I have used Spark EMR to copy tables from Oracle to S3 in parquet format, and then used Glue crawler to crawl the data from S3 and registered in Athena. The data ingestion is fine but when I tried to preview the data it showed this error:
GENERIC_INTERNAL_ERROR: integer overflow
I have tried the pipeline multiple times. The original schema is this:
SAMPLEINDEX(NUMBER38, 0)
GENEINDEX(NUMBER38, 0)
VALUE(FLOAT)
MINSEGMENTLENGTH(NUMBER38, 0)
I tried to cast the data into integer, long and string but the error still persists. I also inspected original dataset and didn't find any value that could cause int overflow.
Tables which contain rows < 800 millions work perfectly fine. But when the table has more than 800 millions rows the error started to come up.
Here is some sample code in scala:
val table = sparkSession.read
.format("jdbc")
.option("url", "jdbc:oracle:thin://@XXX")
.option("dbtable", "tcga.%s".format(tableName))
.option("user", "XXX")
.option("password", "XXX")
.option("driver", "oracle.jdbc.driver.OracleDriver")
.option("fetchsize", "50000")
.option("numPartitions", "200")
.load()
println("writing tablename: %s".format(tableName))
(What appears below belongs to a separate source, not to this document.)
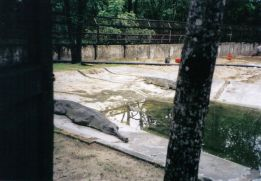 Chitwan 11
val finalDF = table.selectExpr("cast(SAMPLEINDEX as string) as SAMPLEINDEX", "cast(GENEINDEX as string) as GENEINDEX",
"cast(VALUE as string) as VALUE", "cast(MINSEGMENTLENGTH as string) as MINSEGMENTLENGTH")
finalDF.repartition(200)
finalDF.printSchema()
finalDF.write.format("parquet").mode("Overwrite").save("s3n://XXX/CNVGENELEVELDATATEST")
finalDF.printSchema()
finalDF.show()
Does anyone know what may cause the issue?